Le 08 octobre 2022, la société Nike innovate a toutefois de nouveau fait constater par un procès-verbal dressé par un commissaire de justice, l'offre à la vente et la vente, au sein du même stand n°80 du [Adresse 8], de produits qui seraient une contrefaçon de ses marques.
Par une ordonnance du 18 avril 2023, le juge des référé a ordonné aux sociétés Le [Adresse 8] et Société de gestion du [Adresse 8] de fournir aux sociétés Lacoste et Nike innovate, par l'intermédiaire de leur avocat, l'ensemble des informations en leur possession s'agissant de l'identité des occupants des locaux commerciaux situés dans le [Adresse 8], notamment les locaux n°80 et 103, selon le plan du marché communiqué sur le site, et en particulier leurs coordonnées professionnelles et personnelles complètes ainsi que la nature, la date et une copie du contrat des occupants.

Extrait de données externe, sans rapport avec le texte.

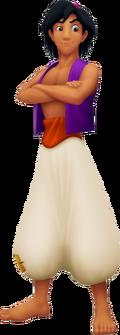 Aladdín KH2
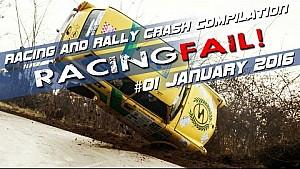 Racing and Rally Crash Compilation Week 01 January 2016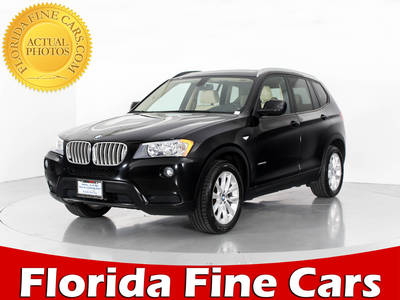 Used BMW X3 2013 WEST PALM XDRIVE28I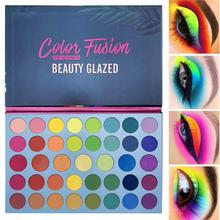39 Colors Rainbow Eyeshadow Fluorescent High Gloss Palette Shimmer Christmas Party Holiday Supplies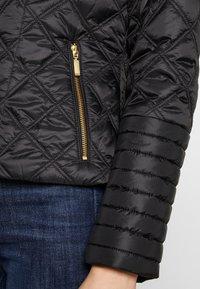 Barbour International - FREETHROW QUILT - Light jacket - black - 6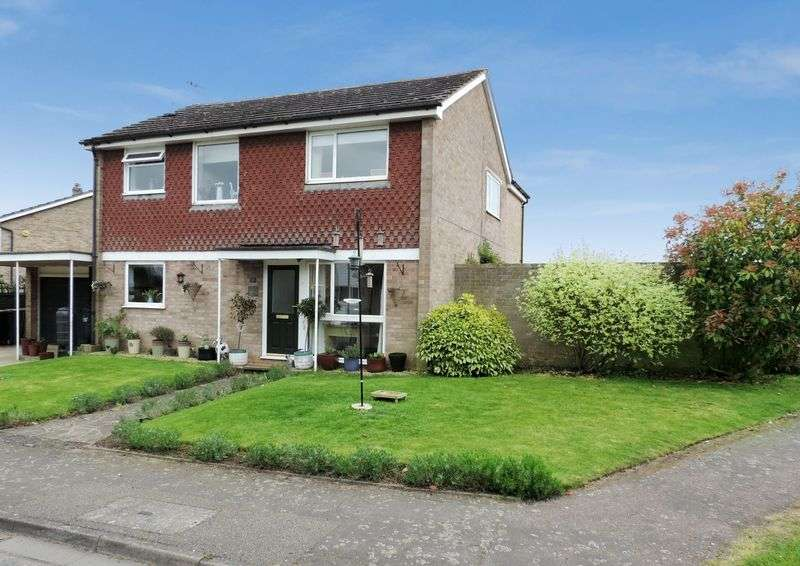 4 Bedrooms Detached House for sale in Marriotts Close, Felmersham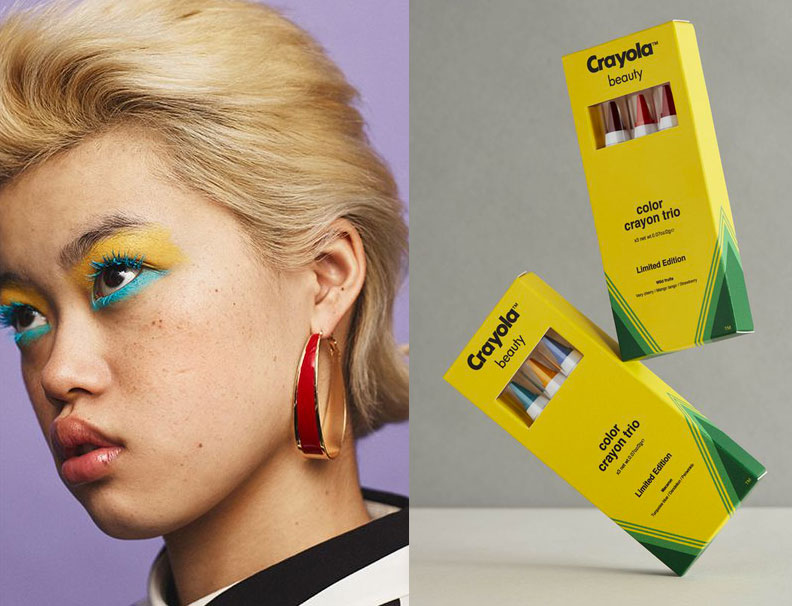 crayola now has a line of gender fluid makeup boing boing
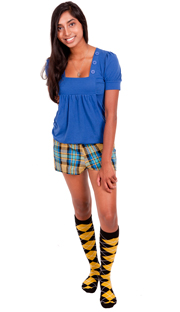 black and yellow argyle knee socks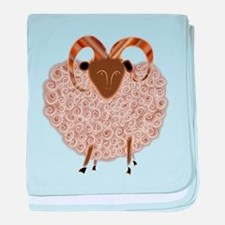 SHEEP.png baby blanket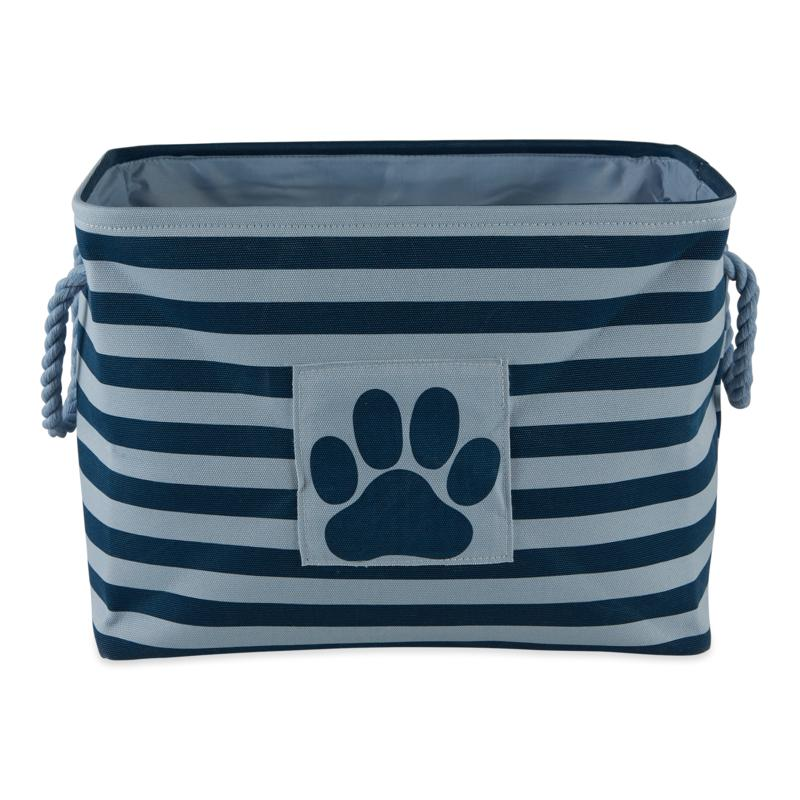 Design Imports Polyester Rectangle Stripe Paw Patch Pet Bin Large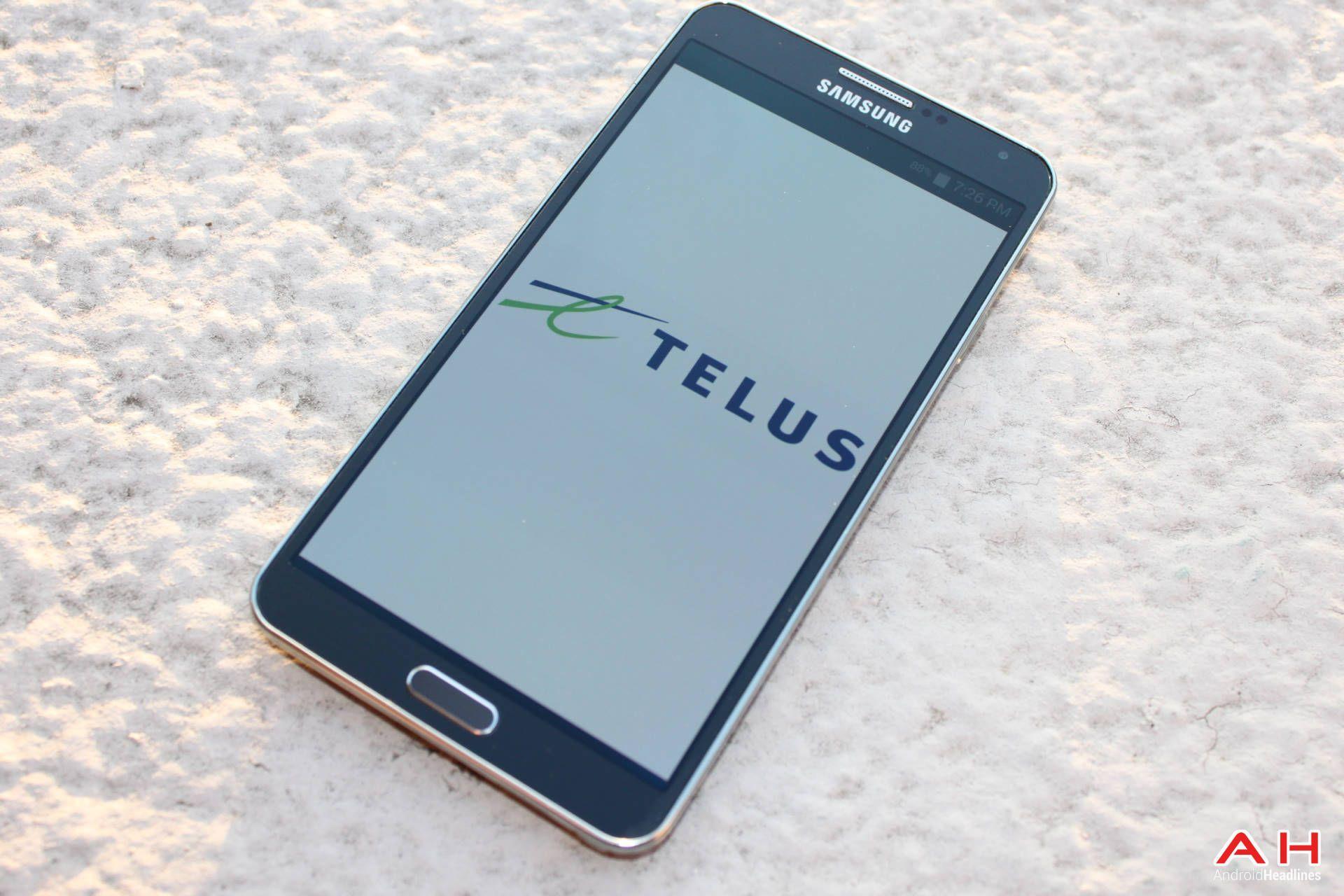 Marshmallow Delayed For Telus Galaxy S6 Edge, S6 Edge+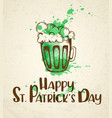 green beer and watercolor blots vector image vector image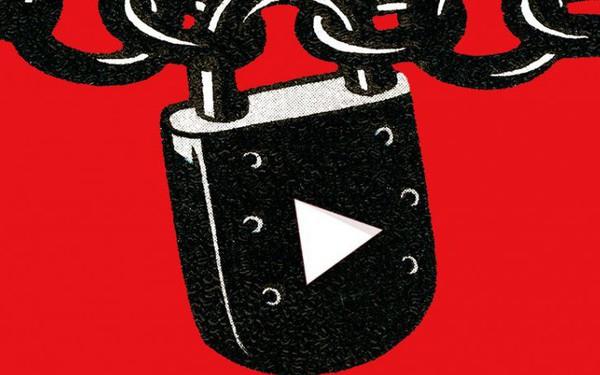 Youtube thay đổi chính sách: Các Youtuber có vài triệu views vẫn có thể mất nguồn thu từ Youtube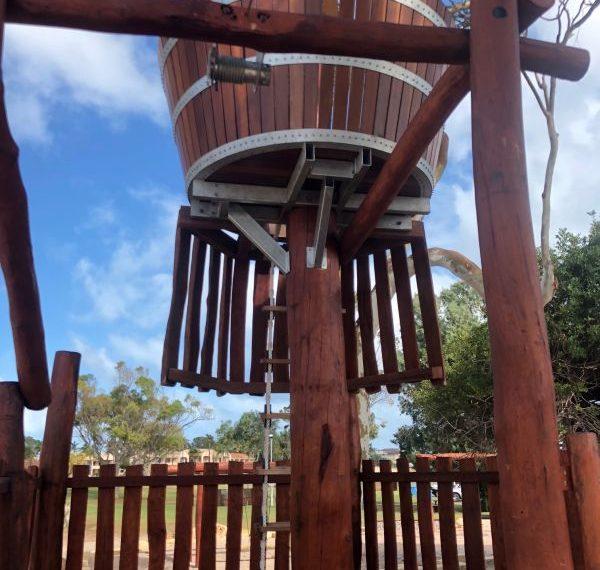Kalbarri Nature Playgrounds 7
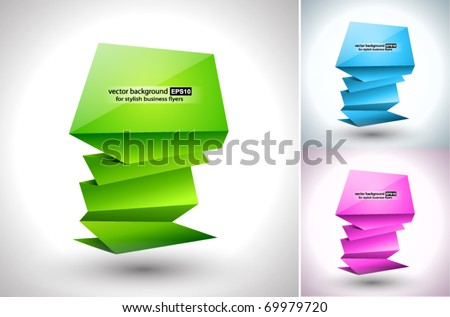 Abstract Business Background with stylish paper Stands - stock vector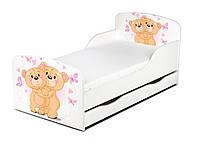Кроватка Мишки с ящиком и матрасом 140*70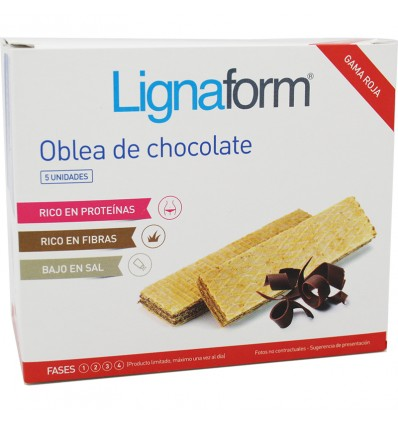 Lignaform Wafer Chocolate 5 Unidades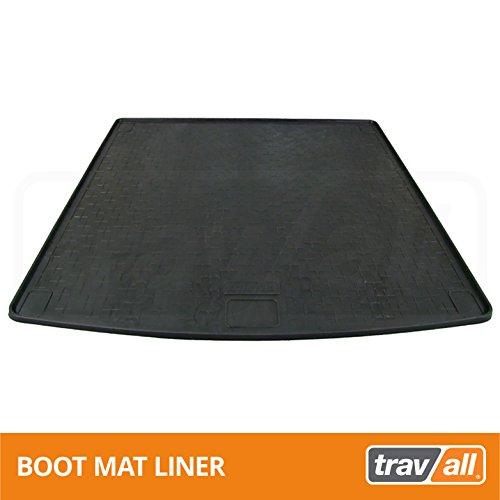 audi-a4-allroad-a4-rs4-s4-avant-2009-2016-rubber-boot-mat-liner-original-travallr-liner-tbm1019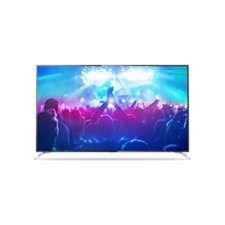 تلویزیون 75PUT7101  اندروید-4K فیلیپس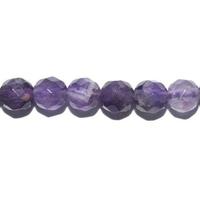 Perle en Améthyste facettée boule 6 mm - Lot de 10 pièces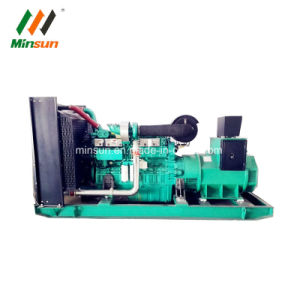 中国Yuchai 300kVAのディーゼル発電機の価格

Par courriel des 05 et 10 mai 2023, le conseil des sociétés Le [Adresse 8] et Société de gestion du [Adresse 8] a communiqué le contrat liant les sociétés défenderesses à l'occupant des stands n°80 et 103 et l'ensemble des informations en leur possession s'agissant de l'identité dudit occupant, à savoir M. [R]. Des contrats de sous-bail dérogatoire conclus le 16 octobre 2019 ont été transmis. La consultation du registre du commerce et des sociétés de Bobigny a révélé que M. [R] était le président de la société Aris.

Le 03 juin 2023, les sociétés Lacoste et Nike innovate ont de nouveau fait constater par un procès-verbal de constat d'achat de commissaire de justice, l'offre à la vente et la vente, au sein de nouveaux stands, situé dans le [Adresse 8], de produits revêtus de leurs marques.
Par actes de commissaire de justice des 26 et 28 juillet 2023, les sociétés Lacoste et Nike innovate ont fait assigner M. [R] et la société Aris en contrefaçon de marques, aux côtés de la Société de gestion du [Adresse 8] et de la société Le [Adresse 8].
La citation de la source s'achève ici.